7. Nick Goody: Oh look, another fringy reliever. Goody’s performance has been lackluster thanks to his propensity to allow the long ball, and with so many relievers of his kind, Goody could find himself designated for assignment sooner or later. Although Goody only pitched once in September, he was kept on the big league roster throughout the month and thus is probably in better favor than Barbato, even if by a hair.
8. Branden Pinder: Good elbow health simply wasn’t in the cards for many of the Yankees’ Scranton shuttle relievers, and Pinder was no exception. He had Tommy John surgery in April, and although he could become a bullpen option by mid-2017, the Yankees might be able to slip him off the 40-man while keeping him in the organization. It’s not as if he’d be a significant loss if another team claimed him, anyway.
9. Jacob Lindgren: The team’s top pick in 2014 raced through the minors and debuted with the Yankees in 2015, but has fallen apart since then. Lindgren pitched in only six games in 2016 and underwent Tommy John surgery in August. With him set to miss all of 2017, the Yankees could try to outright him off the 40-man roster while still retaining his rights in the minors. The big risk is whether or not one of the other 29 organizations would be willing to use a roster spot on him this offseason and subsequently place him on the 60-day disabled list when it becomes available again. The odds of that are unclear, but it might be worthwhile for a bottom feeding team hoping to cash in on Lindgren’s talent in 2018. That’s why he’s so much further down the list than an inferior injured reliever like Mullee.
10. Nick Rumbelow: Like Pinder, Rumbelow had his UCL repaired at the beginning the of 2016 regular season. He’ll be back at some point in 2017, and could become a big league option in the pen. Though his situation is similar to Pinder’s, I’d bet on Rumbelow lasting longer because his upside is better. I had a hard time deciding if Rumbelow should be ahead of Lindgren, and decided that the breaking point was that Rumbelow is expected to return sooner despite Lindgren’s greater ability.
11. Chasen Shreve: What happened to the April through August of 2015 Shreve?

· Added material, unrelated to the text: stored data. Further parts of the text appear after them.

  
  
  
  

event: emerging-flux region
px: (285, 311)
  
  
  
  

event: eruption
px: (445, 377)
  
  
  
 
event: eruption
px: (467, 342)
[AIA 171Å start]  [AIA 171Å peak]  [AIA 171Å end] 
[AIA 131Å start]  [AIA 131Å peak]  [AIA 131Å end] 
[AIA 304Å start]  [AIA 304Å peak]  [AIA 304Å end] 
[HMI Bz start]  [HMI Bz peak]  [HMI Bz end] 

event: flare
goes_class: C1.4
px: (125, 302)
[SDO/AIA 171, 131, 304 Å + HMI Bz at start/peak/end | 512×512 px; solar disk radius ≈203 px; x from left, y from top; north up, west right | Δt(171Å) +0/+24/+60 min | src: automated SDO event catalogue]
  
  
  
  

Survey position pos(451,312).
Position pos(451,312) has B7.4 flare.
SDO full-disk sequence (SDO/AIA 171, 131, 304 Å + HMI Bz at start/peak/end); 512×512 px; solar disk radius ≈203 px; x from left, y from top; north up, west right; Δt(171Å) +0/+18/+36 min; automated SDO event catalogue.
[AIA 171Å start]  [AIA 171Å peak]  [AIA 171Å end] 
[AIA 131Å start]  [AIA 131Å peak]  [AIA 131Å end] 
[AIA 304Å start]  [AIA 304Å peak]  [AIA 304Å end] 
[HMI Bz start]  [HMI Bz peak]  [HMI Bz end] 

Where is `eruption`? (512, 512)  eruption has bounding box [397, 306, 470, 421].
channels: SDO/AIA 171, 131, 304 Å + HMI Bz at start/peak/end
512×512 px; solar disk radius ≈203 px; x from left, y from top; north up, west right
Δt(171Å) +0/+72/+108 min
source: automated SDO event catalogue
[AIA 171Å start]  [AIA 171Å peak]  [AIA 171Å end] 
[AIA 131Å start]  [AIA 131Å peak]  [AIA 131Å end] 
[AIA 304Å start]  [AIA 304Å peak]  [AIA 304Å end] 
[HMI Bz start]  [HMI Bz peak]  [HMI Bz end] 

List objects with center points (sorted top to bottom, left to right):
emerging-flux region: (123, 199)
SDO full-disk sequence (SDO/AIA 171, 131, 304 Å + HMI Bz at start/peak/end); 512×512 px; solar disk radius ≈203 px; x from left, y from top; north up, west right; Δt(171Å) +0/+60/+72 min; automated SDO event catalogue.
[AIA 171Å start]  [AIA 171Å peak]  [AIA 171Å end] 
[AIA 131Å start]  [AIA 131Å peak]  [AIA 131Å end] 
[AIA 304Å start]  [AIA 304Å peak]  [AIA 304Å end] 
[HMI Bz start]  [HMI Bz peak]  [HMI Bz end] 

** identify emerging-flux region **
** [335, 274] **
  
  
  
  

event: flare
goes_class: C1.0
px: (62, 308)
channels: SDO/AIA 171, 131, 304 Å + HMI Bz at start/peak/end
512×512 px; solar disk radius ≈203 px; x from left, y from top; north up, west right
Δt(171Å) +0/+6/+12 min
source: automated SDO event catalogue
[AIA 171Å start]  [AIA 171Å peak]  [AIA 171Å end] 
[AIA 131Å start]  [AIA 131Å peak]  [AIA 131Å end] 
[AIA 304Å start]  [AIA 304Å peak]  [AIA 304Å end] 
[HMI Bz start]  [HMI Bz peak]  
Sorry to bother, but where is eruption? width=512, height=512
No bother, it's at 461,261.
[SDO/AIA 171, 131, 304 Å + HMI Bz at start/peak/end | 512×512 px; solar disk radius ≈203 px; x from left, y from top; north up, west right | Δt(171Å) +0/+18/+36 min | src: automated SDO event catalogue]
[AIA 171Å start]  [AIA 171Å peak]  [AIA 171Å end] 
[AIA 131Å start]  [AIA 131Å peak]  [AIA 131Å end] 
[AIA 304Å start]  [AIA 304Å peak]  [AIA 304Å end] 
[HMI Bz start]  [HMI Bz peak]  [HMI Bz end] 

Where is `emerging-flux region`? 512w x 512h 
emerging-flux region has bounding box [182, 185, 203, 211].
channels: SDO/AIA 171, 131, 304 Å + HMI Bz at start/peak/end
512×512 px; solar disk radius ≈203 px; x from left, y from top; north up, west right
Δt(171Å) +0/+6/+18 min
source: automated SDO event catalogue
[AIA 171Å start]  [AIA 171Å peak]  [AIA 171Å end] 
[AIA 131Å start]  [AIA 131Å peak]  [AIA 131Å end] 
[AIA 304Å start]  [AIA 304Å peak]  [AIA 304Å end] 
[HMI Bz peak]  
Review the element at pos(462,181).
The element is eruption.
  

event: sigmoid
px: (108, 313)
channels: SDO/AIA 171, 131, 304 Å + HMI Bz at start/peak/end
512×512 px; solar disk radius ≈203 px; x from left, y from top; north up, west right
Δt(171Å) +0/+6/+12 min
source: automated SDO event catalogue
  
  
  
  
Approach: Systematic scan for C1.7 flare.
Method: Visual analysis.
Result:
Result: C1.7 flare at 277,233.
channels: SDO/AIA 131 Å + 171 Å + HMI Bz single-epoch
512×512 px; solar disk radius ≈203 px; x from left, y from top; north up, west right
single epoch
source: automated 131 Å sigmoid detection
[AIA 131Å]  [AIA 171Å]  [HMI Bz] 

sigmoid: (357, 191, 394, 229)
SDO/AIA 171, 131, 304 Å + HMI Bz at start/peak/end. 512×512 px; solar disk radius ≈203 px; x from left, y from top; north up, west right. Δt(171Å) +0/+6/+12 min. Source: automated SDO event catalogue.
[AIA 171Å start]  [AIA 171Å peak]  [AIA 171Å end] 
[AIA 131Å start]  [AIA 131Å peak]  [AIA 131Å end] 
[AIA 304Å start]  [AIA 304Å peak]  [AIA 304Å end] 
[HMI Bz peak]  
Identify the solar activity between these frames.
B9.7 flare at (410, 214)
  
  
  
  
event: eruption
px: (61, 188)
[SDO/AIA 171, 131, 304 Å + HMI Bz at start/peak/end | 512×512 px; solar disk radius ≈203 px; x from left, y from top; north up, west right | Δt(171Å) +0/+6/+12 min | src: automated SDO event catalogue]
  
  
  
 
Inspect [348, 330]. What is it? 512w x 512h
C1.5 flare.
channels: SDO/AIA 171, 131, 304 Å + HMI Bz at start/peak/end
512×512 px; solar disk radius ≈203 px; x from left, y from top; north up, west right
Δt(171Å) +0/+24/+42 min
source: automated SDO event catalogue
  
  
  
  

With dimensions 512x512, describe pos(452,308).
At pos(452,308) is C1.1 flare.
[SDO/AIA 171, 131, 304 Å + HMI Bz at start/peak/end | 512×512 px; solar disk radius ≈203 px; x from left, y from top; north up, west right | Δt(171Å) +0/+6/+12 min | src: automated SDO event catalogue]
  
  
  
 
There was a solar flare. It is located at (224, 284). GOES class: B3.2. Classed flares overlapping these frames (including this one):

Since then, he’s been downright awful. If it wasn’t for some semblance of success at the big league level, I’d rank Shreve near the top of this list. I’m guessing that the organization is still holding out hope for a return to form.
12. Tommy Layne: The Yankees grabbed him from the scrap heap this summer, and the southpaw rewarded them for it. Layne’s utility is much like Bleier’s, albeit with more experience. Joe Girardi had a good amount of trust in Layne by the end of the season, which might help Layne’s case to stay put. Considering Girardi’s faith in him and the other left-handed relievers in the organization, Layne is probably the best bet to keep his spot. If there’s anything that would make Layne more likely to go than another reliever, particularly another lefty, it’s his projected salary of $1.2M through arbitration for 2017. The Yankees could save a few hundred thousand dollars if they chose Bleier or Shreve as a (healthy) lefty to stash in the organization.